Kota Marudu Member of Parliament

‘Expansion to serve Sabahans in peninsula’

PENAMPANG: Parti Bersatu Sabah’s (PBS) main intention of expanding to Peninsular Malaysia is to serve Sabahans there better.

Deputy president Datuk Seri Panglima Dr Maximus Ongkili said that there are about 200,000 Sabahans of all ages residing in Peninsular Malaysia and PBS would like to reach out to them.

Dr Maximus who was met at PBS’ 30th annual delegates conference yesterday, said this when asked by reporters to elaborate on the party’s plan to expand to Sarawak and Peninsular Malaysia as it has received the approval by the Registrar of Societies (ROS).

According to the Energy, Green Technology and Water Minister, PBS plans to start its expansion plan early next year by recruiting members and opening up branches in Peninsular Malaysia.

“We have already more or less mapped out their locality with a view to engage with them,” he said, adding that PBS hopes to be able to serve them in terms of their needs, especially in the area of welfare and on the political side, offer them an option to join rather than them joining other political parties.

Dr Maximus disclosed that the party’s constitution was amended by the congress of 1995 for PBS to expand out of Sabah.

“When we submitted (our application) to ROS at that time they accepted (but we were) subjected to certain conditions, including changing the party’s name as they felt the word Sabah meant only for Sabahans.

“But in the last 12 months (after) engaging with the Prime Minister, Deputy Prime Minister including the new Deputy Prime Minister who requested PBS to resubmit (its application), it was considered and of course approved.

“What it all means is that prior to the approval on Nov 3, we could only open branches in Labuan aside from Sabah. Now with this it says ‘to the rest of Malaysia’.

“We are going to start small (and) the plan at the moment which was approved by the supreme council is to start by recruiting members and forming branches as well as divisions but that depends on how many branches will be formed as one division requires 600 people, no limit of branches,” he said.

He also said that there are non Sabahans in Peninsular Malaysia who want to join a multi-racial party.

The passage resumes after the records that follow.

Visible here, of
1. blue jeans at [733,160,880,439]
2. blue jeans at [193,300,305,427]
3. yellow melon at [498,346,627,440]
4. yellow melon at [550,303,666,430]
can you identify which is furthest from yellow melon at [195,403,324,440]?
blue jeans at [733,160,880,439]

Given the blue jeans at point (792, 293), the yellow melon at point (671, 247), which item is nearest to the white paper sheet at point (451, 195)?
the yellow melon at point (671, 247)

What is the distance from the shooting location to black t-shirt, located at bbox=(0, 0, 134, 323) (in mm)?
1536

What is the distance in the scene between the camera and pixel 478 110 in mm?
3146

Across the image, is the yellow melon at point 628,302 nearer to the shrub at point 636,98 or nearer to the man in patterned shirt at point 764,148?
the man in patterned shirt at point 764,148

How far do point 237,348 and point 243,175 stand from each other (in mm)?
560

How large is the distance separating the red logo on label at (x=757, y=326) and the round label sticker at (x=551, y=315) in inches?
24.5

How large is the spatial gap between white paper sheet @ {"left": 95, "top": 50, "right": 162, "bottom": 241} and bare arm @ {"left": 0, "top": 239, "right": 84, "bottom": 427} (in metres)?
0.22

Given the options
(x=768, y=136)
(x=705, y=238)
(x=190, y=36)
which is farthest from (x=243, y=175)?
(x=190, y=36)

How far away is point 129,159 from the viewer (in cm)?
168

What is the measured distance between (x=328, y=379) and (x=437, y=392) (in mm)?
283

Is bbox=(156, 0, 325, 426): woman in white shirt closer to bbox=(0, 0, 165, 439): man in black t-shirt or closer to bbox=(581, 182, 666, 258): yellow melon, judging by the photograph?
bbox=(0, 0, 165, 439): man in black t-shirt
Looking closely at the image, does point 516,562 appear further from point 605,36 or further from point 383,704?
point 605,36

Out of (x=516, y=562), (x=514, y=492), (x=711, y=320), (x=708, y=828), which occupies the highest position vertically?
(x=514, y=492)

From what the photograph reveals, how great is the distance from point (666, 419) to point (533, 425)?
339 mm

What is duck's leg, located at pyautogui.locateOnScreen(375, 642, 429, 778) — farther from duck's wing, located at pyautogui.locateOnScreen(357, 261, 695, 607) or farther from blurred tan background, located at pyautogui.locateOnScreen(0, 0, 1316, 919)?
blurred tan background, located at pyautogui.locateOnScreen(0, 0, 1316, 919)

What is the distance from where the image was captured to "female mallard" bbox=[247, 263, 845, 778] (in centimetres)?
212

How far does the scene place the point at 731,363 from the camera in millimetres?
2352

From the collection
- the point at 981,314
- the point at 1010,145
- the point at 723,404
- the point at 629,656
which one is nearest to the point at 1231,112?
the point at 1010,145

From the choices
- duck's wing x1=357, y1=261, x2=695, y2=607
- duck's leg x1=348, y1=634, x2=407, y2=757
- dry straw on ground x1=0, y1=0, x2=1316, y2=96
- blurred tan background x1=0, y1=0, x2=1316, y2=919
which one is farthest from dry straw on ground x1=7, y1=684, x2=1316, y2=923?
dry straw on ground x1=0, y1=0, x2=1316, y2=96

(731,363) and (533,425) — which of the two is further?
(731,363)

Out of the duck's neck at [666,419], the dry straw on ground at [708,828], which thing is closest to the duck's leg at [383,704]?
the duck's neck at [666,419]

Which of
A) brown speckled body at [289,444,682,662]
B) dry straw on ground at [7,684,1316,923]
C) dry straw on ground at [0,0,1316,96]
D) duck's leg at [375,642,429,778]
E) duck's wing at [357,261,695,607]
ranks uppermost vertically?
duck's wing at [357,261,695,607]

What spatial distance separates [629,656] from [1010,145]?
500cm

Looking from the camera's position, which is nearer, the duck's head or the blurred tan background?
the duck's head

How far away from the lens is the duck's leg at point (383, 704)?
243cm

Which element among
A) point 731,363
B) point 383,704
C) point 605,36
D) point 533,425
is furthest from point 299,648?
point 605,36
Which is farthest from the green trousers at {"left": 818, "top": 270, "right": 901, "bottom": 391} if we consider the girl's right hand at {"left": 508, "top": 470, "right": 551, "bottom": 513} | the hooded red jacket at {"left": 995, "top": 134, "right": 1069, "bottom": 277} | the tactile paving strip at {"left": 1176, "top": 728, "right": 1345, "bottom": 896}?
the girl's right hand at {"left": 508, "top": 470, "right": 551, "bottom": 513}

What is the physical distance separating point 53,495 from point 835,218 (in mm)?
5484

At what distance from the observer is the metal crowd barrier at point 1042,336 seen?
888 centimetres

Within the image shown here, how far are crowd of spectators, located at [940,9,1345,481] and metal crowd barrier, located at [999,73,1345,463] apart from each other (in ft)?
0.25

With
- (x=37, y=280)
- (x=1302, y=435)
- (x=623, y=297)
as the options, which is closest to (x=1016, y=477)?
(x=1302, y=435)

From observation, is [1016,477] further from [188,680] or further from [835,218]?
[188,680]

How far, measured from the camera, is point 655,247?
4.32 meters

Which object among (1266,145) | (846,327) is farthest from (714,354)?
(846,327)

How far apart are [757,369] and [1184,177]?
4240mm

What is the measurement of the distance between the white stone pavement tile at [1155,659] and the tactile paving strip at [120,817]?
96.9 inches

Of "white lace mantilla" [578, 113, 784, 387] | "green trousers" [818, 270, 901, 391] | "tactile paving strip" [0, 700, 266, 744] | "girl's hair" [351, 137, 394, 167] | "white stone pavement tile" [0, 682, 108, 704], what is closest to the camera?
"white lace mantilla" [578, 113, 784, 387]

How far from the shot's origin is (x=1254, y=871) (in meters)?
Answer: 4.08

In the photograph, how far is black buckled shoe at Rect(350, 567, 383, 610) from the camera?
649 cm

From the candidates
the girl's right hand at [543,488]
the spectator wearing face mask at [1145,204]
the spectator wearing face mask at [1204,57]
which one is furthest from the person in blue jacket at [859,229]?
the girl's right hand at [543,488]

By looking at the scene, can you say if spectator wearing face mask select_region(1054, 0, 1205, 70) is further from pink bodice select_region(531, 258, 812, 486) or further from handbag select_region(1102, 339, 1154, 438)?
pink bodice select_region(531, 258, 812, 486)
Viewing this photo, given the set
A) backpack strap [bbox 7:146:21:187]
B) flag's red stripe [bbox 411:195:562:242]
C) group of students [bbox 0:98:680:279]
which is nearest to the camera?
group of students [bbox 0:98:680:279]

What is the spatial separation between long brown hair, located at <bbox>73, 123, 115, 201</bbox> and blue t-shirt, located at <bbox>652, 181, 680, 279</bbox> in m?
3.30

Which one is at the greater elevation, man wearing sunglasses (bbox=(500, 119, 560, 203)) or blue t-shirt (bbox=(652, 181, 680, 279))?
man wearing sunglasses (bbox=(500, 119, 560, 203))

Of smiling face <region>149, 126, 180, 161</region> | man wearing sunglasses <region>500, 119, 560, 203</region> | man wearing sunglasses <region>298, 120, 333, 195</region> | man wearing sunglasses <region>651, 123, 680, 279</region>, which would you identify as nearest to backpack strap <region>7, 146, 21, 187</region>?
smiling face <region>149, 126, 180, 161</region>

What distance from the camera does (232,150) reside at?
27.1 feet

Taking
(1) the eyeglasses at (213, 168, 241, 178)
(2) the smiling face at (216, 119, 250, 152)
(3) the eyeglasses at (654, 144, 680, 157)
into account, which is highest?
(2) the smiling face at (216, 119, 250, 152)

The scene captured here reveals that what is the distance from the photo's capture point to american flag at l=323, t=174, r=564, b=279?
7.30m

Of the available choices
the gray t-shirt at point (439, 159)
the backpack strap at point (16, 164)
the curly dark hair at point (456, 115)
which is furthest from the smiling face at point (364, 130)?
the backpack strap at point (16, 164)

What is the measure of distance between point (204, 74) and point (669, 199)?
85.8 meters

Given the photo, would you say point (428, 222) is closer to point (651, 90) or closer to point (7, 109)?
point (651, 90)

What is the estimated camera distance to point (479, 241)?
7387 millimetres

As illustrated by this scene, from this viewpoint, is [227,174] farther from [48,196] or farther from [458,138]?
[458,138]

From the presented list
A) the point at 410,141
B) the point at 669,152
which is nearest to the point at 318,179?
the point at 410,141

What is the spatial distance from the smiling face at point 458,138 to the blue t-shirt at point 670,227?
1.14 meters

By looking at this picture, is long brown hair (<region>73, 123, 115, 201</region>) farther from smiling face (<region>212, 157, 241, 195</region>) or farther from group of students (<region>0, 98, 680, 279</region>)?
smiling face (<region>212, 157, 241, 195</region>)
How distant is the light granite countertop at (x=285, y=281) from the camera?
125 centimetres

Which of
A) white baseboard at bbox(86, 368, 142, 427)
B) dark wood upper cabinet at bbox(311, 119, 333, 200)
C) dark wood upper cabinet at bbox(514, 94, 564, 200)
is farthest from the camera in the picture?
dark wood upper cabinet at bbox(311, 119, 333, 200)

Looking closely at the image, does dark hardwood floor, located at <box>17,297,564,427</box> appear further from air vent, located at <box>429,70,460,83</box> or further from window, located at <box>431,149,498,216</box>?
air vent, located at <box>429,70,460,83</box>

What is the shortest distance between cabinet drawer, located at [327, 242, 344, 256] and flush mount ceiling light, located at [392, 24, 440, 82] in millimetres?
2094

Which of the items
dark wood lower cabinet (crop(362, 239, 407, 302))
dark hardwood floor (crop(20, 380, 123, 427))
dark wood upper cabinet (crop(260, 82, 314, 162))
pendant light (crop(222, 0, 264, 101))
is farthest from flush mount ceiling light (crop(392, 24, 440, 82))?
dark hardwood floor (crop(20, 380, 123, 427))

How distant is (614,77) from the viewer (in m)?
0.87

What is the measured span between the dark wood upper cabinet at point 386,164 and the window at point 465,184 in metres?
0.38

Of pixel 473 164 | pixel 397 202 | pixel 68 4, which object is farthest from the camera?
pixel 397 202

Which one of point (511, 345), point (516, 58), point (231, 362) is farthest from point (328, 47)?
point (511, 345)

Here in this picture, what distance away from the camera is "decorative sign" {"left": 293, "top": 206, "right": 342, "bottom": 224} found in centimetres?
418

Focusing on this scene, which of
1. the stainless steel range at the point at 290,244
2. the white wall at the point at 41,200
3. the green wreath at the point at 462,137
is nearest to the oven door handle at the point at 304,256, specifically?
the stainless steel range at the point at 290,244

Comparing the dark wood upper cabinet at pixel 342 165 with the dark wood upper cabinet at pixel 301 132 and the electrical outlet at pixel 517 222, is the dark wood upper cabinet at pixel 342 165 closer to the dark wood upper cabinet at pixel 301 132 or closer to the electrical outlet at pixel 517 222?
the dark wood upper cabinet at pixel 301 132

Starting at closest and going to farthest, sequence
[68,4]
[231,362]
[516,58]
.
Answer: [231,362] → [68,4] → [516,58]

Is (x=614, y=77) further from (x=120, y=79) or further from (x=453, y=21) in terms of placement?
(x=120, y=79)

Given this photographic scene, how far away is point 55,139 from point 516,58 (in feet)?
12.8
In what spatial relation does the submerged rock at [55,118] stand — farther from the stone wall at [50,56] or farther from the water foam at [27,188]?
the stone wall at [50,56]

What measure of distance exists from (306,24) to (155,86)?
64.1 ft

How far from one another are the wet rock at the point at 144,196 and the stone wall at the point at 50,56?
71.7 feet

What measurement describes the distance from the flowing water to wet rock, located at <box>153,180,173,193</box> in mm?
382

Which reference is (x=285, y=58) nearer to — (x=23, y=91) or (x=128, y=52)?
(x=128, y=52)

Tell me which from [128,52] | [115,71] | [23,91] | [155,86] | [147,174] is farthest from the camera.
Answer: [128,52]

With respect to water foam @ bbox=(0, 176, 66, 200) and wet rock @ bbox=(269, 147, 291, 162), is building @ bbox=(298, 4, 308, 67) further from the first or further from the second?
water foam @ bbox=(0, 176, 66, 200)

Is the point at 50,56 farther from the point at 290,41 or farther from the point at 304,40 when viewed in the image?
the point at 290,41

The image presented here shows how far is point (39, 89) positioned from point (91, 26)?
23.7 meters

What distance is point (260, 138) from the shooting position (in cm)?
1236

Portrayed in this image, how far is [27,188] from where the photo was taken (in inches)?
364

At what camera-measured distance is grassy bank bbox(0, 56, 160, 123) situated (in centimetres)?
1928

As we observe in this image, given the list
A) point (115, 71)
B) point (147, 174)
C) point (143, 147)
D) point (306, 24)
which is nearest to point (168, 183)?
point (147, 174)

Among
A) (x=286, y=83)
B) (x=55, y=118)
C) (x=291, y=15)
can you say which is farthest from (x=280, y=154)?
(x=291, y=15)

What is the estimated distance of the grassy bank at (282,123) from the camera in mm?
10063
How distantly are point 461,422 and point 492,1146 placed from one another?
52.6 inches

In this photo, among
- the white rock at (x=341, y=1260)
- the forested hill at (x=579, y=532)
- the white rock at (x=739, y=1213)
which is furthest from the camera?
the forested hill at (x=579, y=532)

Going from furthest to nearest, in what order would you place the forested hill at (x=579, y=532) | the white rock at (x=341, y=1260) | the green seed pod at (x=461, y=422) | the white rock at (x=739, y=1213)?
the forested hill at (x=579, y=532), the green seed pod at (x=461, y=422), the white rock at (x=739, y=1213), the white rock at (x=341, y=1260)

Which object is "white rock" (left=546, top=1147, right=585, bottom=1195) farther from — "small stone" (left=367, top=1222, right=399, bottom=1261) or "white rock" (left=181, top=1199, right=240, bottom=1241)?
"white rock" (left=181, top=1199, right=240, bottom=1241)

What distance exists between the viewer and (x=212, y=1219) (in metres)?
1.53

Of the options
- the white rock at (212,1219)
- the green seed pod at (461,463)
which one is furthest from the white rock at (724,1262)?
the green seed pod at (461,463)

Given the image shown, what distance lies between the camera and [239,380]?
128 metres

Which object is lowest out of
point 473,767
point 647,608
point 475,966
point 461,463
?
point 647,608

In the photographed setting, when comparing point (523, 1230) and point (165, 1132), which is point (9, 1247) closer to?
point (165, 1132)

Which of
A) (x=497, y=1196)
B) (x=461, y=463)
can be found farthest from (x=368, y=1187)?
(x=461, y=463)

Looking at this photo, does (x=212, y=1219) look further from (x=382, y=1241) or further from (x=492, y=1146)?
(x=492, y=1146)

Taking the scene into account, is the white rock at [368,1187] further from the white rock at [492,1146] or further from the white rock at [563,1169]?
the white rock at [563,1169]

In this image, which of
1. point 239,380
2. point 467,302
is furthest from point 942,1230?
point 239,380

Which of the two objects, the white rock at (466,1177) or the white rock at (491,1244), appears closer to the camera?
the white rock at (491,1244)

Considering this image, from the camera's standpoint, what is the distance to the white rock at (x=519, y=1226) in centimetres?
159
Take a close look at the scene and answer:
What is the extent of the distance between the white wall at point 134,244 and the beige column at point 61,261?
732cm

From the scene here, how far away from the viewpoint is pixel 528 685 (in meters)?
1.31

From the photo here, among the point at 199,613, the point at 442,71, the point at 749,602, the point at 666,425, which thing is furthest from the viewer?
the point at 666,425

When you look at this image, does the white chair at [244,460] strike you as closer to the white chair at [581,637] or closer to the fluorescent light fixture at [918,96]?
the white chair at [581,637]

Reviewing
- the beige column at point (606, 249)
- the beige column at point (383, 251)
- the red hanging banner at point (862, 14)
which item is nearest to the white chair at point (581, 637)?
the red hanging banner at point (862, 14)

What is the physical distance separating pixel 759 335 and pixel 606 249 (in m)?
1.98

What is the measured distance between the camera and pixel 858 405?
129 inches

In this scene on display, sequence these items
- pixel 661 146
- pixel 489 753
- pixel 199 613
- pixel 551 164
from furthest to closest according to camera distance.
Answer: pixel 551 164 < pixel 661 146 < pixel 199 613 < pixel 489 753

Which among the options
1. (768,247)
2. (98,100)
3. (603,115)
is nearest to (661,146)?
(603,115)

Dr Maximus said party president Tan Sri Pairin Kitingan, in his policy speech on Saturday, said that PBS wants to champion multi-racial politics.

“Of course other parties in Peninsular Malaysia also call themselves multi-racial, I don’t think there is any other political party that is more multi-racial than PBS at the moment. We have the Muslim Bumiputra, non-Muslim Bumiputera, the Chinese and so forth.”

To a question if by spreading its wings PBS will also be contesting in Sarawak and Peninsular Malaysia in the next general election, Dr Maximus’ reply was that it would depend on the response from the people there.

“Depending on the response and perception of the public, in terms of membership and the support for PBS, I suppose there is no harm in the future to offer ourselves. Nothing can stop us from bidding if the response is good.

“We could be another contender to represent BN if the reception of the people is strong. I don’t think there is any ruling for BN not to consider that but let’s cross that bridge when the time comes,” he said, adding that PBS’s first priority now is to open up its branches and give the people in the peninsula the option of a truly multi-racial party.

He also disclosed that PBS has been advised to look into areas ruled by the opposition rather than competing with its counterparts in Barisan Nasional (BN).